In statistics, the mode refers to the value or values that occur most frequently in a dataset. It is a measure of central tendency, just like the mean and median.

The mode can be particularly useful when dealing with categorical or discrete data, such as the outcome of a survey where respondents select options from a list, or in scenarios where the data is not normally distributed and there might be multiple peaks or clusters.

For example, in the dataset `[1, 4, 4, 5, 5, 8, 2, 7, 7, 7]`, the mode is `7` because it appears more frequently than any other value.

Now, regarding the provided code:

```python
xx = [1, 4, 4, 5, 5, 8, 2, 7, 7, 7]
xxx = [1, 4, 4, 5, 5, 8, 2, 7, 7]
yy = np.array(xx)
yyy = np.array(xxx)
```

The code defines two Python lists, `xx` and `xxx`, with the same values. Then, it converts both lists into NumPy arrays, `yy` and `yyy`, respectively.

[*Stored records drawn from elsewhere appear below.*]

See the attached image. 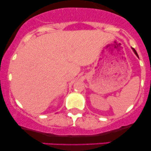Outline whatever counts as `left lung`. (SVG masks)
<instances>
[{
  "instance_id": "obj_1",
  "label": "left lung",
  "mask_w": 151,
  "mask_h": 151,
  "mask_svg": "<svg viewBox=\"0 0 151 151\" xmlns=\"http://www.w3.org/2000/svg\"><path fill=\"white\" fill-rule=\"evenodd\" d=\"M133 51H134V53H136V56H138V57H139V56H138V54H137V52H136V50H135V49H134V48H133Z\"/></svg>"
}]
</instances>
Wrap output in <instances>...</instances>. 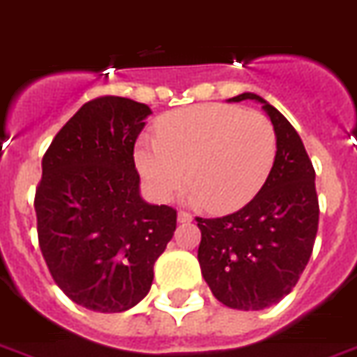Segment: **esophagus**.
Segmentation results:
<instances>
[{"label":"esophagus","instance_id":"obj_1","mask_svg":"<svg viewBox=\"0 0 357 357\" xmlns=\"http://www.w3.org/2000/svg\"><path fill=\"white\" fill-rule=\"evenodd\" d=\"M178 222H179V224H188V222H192V214L185 213V211H179Z\"/></svg>","mask_w":357,"mask_h":357}]
</instances>
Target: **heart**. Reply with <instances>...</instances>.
<instances>
[{
	"mask_svg": "<svg viewBox=\"0 0 357 357\" xmlns=\"http://www.w3.org/2000/svg\"><path fill=\"white\" fill-rule=\"evenodd\" d=\"M275 153L277 133L264 113L198 104L163 115L155 139H139L133 158L159 202H169L187 179L190 204L229 213L259 192Z\"/></svg>",
	"mask_w": 357,
	"mask_h": 357,
	"instance_id": "obj_1",
	"label": "heart"
}]
</instances>
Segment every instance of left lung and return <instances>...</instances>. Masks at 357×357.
<instances>
[{
  "instance_id": "obj_1",
  "label": "left lung",
  "mask_w": 357,
  "mask_h": 357,
  "mask_svg": "<svg viewBox=\"0 0 357 357\" xmlns=\"http://www.w3.org/2000/svg\"><path fill=\"white\" fill-rule=\"evenodd\" d=\"M248 98L262 104L277 133L273 167L245 207L222 218H196L205 282L220 303L244 312L269 308L294 289L319 225L315 170L299 133L259 95H236L229 102Z\"/></svg>"
}]
</instances>
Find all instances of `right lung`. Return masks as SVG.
I'll use <instances>...</instances> for the list:
<instances>
[{"instance_id":"right-lung-1","label":"right lung","mask_w":357,"mask_h":357,"mask_svg":"<svg viewBox=\"0 0 357 357\" xmlns=\"http://www.w3.org/2000/svg\"><path fill=\"white\" fill-rule=\"evenodd\" d=\"M152 109L124 97L89 100L42 159L34 211L54 282L73 303L119 314L146 297L176 211L141 198L133 146Z\"/></svg>"}]
</instances>
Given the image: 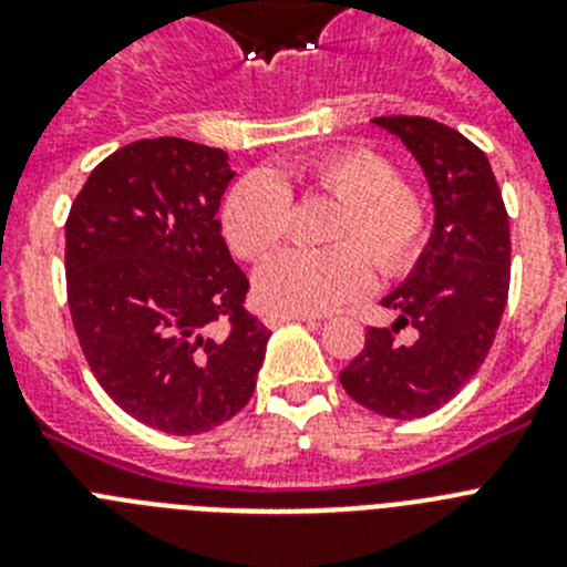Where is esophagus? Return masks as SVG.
Masks as SVG:
<instances>
[{"instance_id": "1", "label": "esophagus", "mask_w": 567, "mask_h": 567, "mask_svg": "<svg viewBox=\"0 0 567 567\" xmlns=\"http://www.w3.org/2000/svg\"><path fill=\"white\" fill-rule=\"evenodd\" d=\"M292 320H307V323H315L318 318H312V315H269L267 323L269 327H280V323H292Z\"/></svg>"}]
</instances>
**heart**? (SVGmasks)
<instances>
[{
	"instance_id": "b5f03b06",
	"label": "heart",
	"mask_w": 567,
	"mask_h": 567,
	"mask_svg": "<svg viewBox=\"0 0 567 567\" xmlns=\"http://www.w3.org/2000/svg\"><path fill=\"white\" fill-rule=\"evenodd\" d=\"M289 175L287 169H258L235 182L224 198V235L244 258H264L287 238L292 218ZM394 178L392 164L369 150L329 153L309 164L303 182L340 202L329 233V240L340 247L327 252L287 249L267 260L255 275L260 307L278 315L329 312L369 289L370 254L380 272L409 267L423 244L425 213L417 193Z\"/></svg>"
}]
</instances>
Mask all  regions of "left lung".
Masks as SVG:
<instances>
[{
	"label": "left lung",
	"mask_w": 567,
	"mask_h": 567,
	"mask_svg": "<svg viewBox=\"0 0 567 567\" xmlns=\"http://www.w3.org/2000/svg\"><path fill=\"white\" fill-rule=\"evenodd\" d=\"M423 169L434 227L403 284L380 303L392 327L365 329L363 352L340 372L354 403L392 420L437 412L488 354L508 300V213L488 158L457 130L423 115H380ZM403 326L412 341H398Z\"/></svg>",
	"instance_id": "8db88e82"
}]
</instances>
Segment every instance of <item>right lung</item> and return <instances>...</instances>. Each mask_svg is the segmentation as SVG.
<instances>
[{
  "label": "right lung",
  "mask_w": 567,
  "mask_h": 567,
  "mask_svg": "<svg viewBox=\"0 0 567 567\" xmlns=\"http://www.w3.org/2000/svg\"><path fill=\"white\" fill-rule=\"evenodd\" d=\"M229 155L142 138L107 155L70 207V318L90 369L130 417L202 434L249 403L269 329L244 309L249 280L229 255L221 209ZM230 334H206L215 319Z\"/></svg>",
  "instance_id": "1"
}]
</instances>
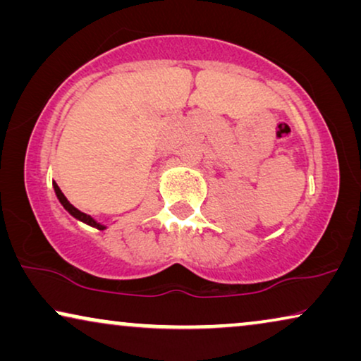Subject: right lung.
<instances>
[{
	"label": "right lung",
	"mask_w": 361,
	"mask_h": 361,
	"mask_svg": "<svg viewBox=\"0 0 361 361\" xmlns=\"http://www.w3.org/2000/svg\"><path fill=\"white\" fill-rule=\"evenodd\" d=\"M54 190H56V194H57V199L61 200V204L63 205V209H66L68 214L71 215H73L75 216V219H78V220H82V221H85L87 225H92V226H95V228H98V230H103L105 228V226L103 225H100V224H97L95 220L92 219V216H88L87 214H83V212H80L78 209H75V207H73L71 202H68L67 199H66V195L62 194V190L59 189V185L57 184H54Z\"/></svg>",
	"instance_id": "1"
}]
</instances>
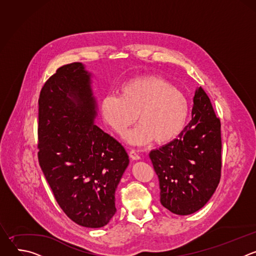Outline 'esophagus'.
Wrapping results in <instances>:
<instances>
[{"mask_svg":"<svg viewBox=\"0 0 256 256\" xmlns=\"http://www.w3.org/2000/svg\"><path fill=\"white\" fill-rule=\"evenodd\" d=\"M130 157L132 160H138L140 159V155L136 153V150H130Z\"/></svg>","mask_w":256,"mask_h":256,"instance_id":"obj_1","label":"esophagus"}]
</instances>
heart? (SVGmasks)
<instances>
[{
	"label": "heart",
	"instance_id": "b5f03b06",
	"mask_svg": "<svg viewBox=\"0 0 256 256\" xmlns=\"http://www.w3.org/2000/svg\"><path fill=\"white\" fill-rule=\"evenodd\" d=\"M103 122L114 132L124 134L136 122L140 124L126 134L134 144L153 140L164 144L184 130L190 112V103L179 89L156 75L142 76L124 83L120 94H109L100 104Z\"/></svg>",
	"mask_w": 256,
	"mask_h": 256
}]
</instances>
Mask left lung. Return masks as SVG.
Masks as SVG:
<instances>
[{
  "instance_id": "left-lung-1",
  "label": "left lung",
  "mask_w": 256,
  "mask_h": 256,
  "mask_svg": "<svg viewBox=\"0 0 256 256\" xmlns=\"http://www.w3.org/2000/svg\"><path fill=\"white\" fill-rule=\"evenodd\" d=\"M149 156L159 178L163 206L186 216L208 202L221 179V120L202 87L194 97L192 120L178 138Z\"/></svg>"
}]
</instances>
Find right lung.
<instances>
[{"mask_svg":"<svg viewBox=\"0 0 256 256\" xmlns=\"http://www.w3.org/2000/svg\"><path fill=\"white\" fill-rule=\"evenodd\" d=\"M95 107L81 62L60 66L38 99L40 168L64 212L88 228L114 216L116 190L130 162L122 144L94 124Z\"/></svg>","mask_w":256,"mask_h":256,"instance_id":"right-lung-1","label":"right lung"}]
</instances>
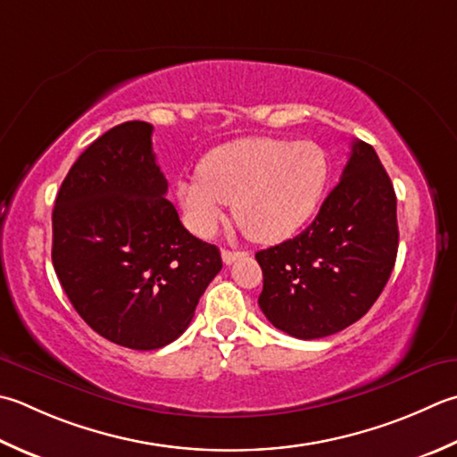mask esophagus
<instances>
[{
  "mask_svg": "<svg viewBox=\"0 0 457 457\" xmlns=\"http://www.w3.org/2000/svg\"><path fill=\"white\" fill-rule=\"evenodd\" d=\"M241 255H244V252H229V249H221V262L226 265H231Z\"/></svg>",
  "mask_w": 457,
  "mask_h": 457,
  "instance_id": "obj_1",
  "label": "esophagus"
}]
</instances>
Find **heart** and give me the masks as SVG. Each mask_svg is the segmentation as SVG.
<instances>
[{
	"label": "heart",
	"instance_id": "heart-1",
	"mask_svg": "<svg viewBox=\"0 0 457 457\" xmlns=\"http://www.w3.org/2000/svg\"><path fill=\"white\" fill-rule=\"evenodd\" d=\"M327 180V152L315 142L239 138L208 152L198 176L176 184V200L195 236L210 237L223 208L234 202V218L245 236L275 244L311 216Z\"/></svg>",
	"mask_w": 457,
	"mask_h": 457
}]
</instances>
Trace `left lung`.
<instances>
[{
	"label": "left lung",
	"instance_id": "obj_1",
	"mask_svg": "<svg viewBox=\"0 0 457 457\" xmlns=\"http://www.w3.org/2000/svg\"><path fill=\"white\" fill-rule=\"evenodd\" d=\"M396 194L378 154L362 140L309 228L255 253L259 307L291 337L323 338L364 317L395 270Z\"/></svg>",
	"mask_w": 457,
	"mask_h": 457
}]
</instances>
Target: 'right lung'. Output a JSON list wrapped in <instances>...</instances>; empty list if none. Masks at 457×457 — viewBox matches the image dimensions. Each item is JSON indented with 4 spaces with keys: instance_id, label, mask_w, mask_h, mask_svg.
Instances as JSON below:
<instances>
[{
    "instance_id": "1",
    "label": "right lung",
    "mask_w": 457,
    "mask_h": 457,
    "mask_svg": "<svg viewBox=\"0 0 457 457\" xmlns=\"http://www.w3.org/2000/svg\"><path fill=\"white\" fill-rule=\"evenodd\" d=\"M152 124L129 120L98 137L61 184L53 267L95 333L132 351L176 341L221 270L220 249L194 237L164 195Z\"/></svg>"
}]
</instances>
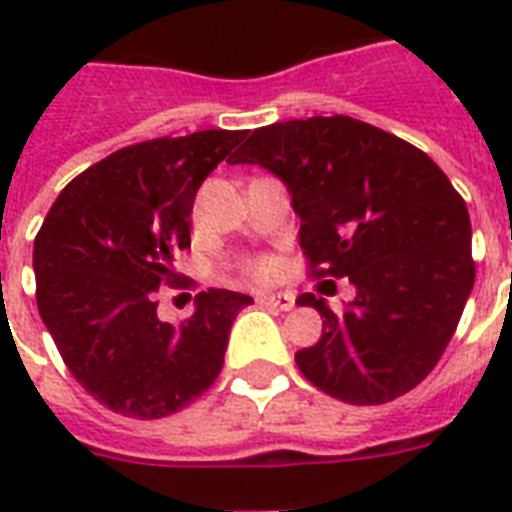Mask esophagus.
I'll list each match as a JSON object with an SVG mask.
<instances>
[{"mask_svg": "<svg viewBox=\"0 0 512 512\" xmlns=\"http://www.w3.org/2000/svg\"><path fill=\"white\" fill-rule=\"evenodd\" d=\"M260 305H271L276 311H292L295 308V297L287 295V292H273V295H260L257 297Z\"/></svg>", "mask_w": 512, "mask_h": 512, "instance_id": "34e87169", "label": "esophagus"}]
</instances>
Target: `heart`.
<instances>
[{"instance_id":"1","label":"heart","mask_w":512,"mask_h":512,"mask_svg":"<svg viewBox=\"0 0 512 512\" xmlns=\"http://www.w3.org/2000/svg\"><path fill=\"white\" fill-rule=\"evenodd\" d=\"M249 273H252V276H260V279H265V276H271L273 273V263L271 260H255V263L249 265Z\"/></svg>"}]
</instances>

The code itself seems fine in terms of syntax and logic, but it doesn\'t directly relate to calculating the mode of the data. If you want to find the mode of a dataset using NumPy, you can use the `scipy.stats.mode()` function, which returns the mode(s) along with their counts.

For example:

```python
import numpy as np
from scipy.stats import mode

data = [1, 4, 4, 5, 5, 8, 2, 7, 7, 7]
mode_result = mode(data)

print("Mode(s):", mode_result.mode)
print("Count(s):", mode_result.count)
```

This code would output:

```
Mode(s): [7]
Count(s): [3]
```

Indicating that the mode of the dataset is `7`, and it appears `3` times.